== Extract provided ==
━━━━━━━━
Martens cited Borissov’s famous saying about the Bulgarian electorate, “I am dumb and you are dumb, so we get along,” as a possible explanation for the relative stability of GERB’s governments. Martens’s analysis was perceived in Bulgaria as ironic and critical of GERB.

“Our Son of a Bitch”

In the 2009 elections, Borissov’s new party won less than 40 percent of the vote and formed a minority government with the tacit support of the extreme right, despite the liberal right’s willingness to play second fiddle. The first thing GERB did once in power was to start prosecuting Alexei Petrov, Borissov’s former business partner from the 1990s who had gone rogue.

Petrov became Borissov’s archenemy and was blamed for all of the country’s problems — a kind of Bulgarian Emmanuel Goldstein from George Orwell’s 1984, who was subject to a regular “Two Minutes Hate” on national TV. Eventually, Petrov was acquitted in Bulgarian court and later won a case against Bulgaria before the European Court of Human Rights for the show trial against him.

“We catch them and they let them go” continued to encapsulate GERB’s record in fighting corruption, as Petrov’s story was repeated numerous times — at least for those who survived the arrests. The Bulgarian police were involved in at least two assassinations during arrests of suspected criminals during Borissov’s term as chief secretary.
━━━━━━━━
== Things to do ==
(1) According to the passage on Borissov and GERB, what share of the vote did GERB win in the 2009 elections?
(2) Name every person mentioned in the passage on Borissov and GERB, fictional ones included.
(3) Carry on the passage about Borissov and GERB after its final sentence.
The material has no connection to the passage on Borissov and GERB.

== Available data ==
━━━━━━━━
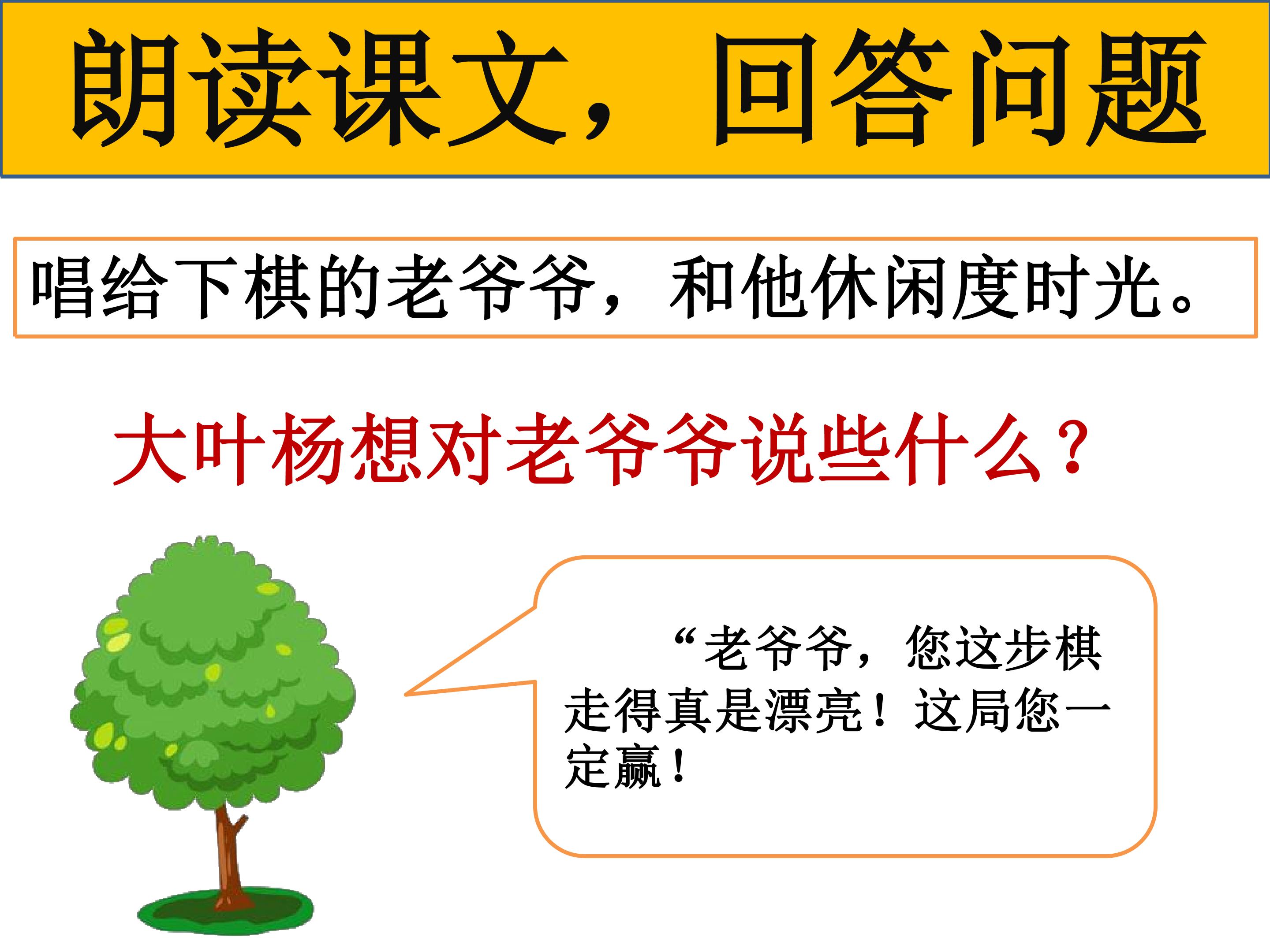 朗读课文，回答问题

唱给下棋的老爷爷，和他休闲度时光。

大叶杨想对老爷爷说些什么？

“老爷爷，您这步棋走得真是漂亮！这局您一定赢！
━━━━━━━━
== Answers provided ==
(1) Less than 40 percent.

(2) Martens, Borissov, Alexei Petrov, Emmanuel Goldstein, George Orwell

(3)
In one case, as was proven in court later on, the suspect was first blown up by a grenade launcher before his body was set on fire to make it look like a suicide. No one was indicted for the murder, which some speculated was to prevent the victim from testifying against officials including Borissov himself. “Every country has its own mafia, but in Bulgaria the mafia has a country” is a common refrain among Bulgarian protesters.

Despite its nominally conservative program, in practice GERB’s ideology is fluid, with strong anti-Communism resting comfortably alongside a heavy dose of nostalgia for the socialist past. Only the party’s staunch pro-EU stance and servile attitude vis-à-vis Western elites remains constant.

It is also a one-man party — democratic decision-making against Borissov’s will is practically unimaginable. At GERB’s founding meeting in 2006, Borissov, mayor of Sofia at the time, announced that he personally had invited everyone in attendance and, if he wished to, he could have them dismissed as well.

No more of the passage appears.